start Recorded information

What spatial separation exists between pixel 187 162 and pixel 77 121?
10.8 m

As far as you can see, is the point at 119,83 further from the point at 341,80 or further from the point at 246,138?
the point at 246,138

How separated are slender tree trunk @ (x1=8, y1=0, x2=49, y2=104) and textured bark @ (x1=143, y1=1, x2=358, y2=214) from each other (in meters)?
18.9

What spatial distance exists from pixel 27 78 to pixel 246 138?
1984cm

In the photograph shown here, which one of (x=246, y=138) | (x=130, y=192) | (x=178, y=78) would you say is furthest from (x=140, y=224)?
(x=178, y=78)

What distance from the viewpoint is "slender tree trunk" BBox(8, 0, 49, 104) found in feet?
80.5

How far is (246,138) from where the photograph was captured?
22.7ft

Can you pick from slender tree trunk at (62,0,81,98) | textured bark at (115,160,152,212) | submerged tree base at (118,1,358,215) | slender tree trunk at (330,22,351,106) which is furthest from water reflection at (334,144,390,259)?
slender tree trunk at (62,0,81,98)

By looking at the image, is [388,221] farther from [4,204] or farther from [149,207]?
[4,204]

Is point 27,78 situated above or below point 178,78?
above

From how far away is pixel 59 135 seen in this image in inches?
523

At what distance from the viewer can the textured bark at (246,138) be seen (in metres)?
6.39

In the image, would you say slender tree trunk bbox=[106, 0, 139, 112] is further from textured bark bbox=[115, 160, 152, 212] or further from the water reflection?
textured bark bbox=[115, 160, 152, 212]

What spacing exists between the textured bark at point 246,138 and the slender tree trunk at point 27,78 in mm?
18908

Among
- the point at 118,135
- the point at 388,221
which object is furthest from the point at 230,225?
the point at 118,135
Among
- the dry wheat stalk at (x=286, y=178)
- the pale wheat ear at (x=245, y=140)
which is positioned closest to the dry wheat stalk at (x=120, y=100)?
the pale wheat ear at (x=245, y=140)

end Recorded information

> Given request: Give back the lines above exactly, from the one with "By looking at" through the last line.

> Result:
By looking at the image, is [388,221] farther from [4,204] or farther from [149,207]?
[4,204]

Is point 27,78 situated above or below point 178,78?
above

From how far away is pixel 59 135 seen in this image in inches?
523

At what distance from the viewer can the textured bark at (246,138) be seen (in metres)?
6.39

In the image, would you say slender tree trunk bbox=[106, 0, 139, 112] is further from textured bark bbox=[115, 160, 152, 212] or further from the water reflection?
textured bark bbox=[115, 160, 152, 212]

What spacing exists between the textured bark at point 246,138 and the slender tree trunk at point 27,78 in mm?
18908

Among
- the point at 118,135
- the point at 388,221
which object is furthest from the point at 230,225?
the point at 118,135
Among
- the dry wheat stalk at (x=286, y=178)
- the pale wheat ear at (x=245, y=140)
which is positioned closest to the dry wheat stalk at (x=120, y=100)?
the pale wheat ear at (x=245, y=140)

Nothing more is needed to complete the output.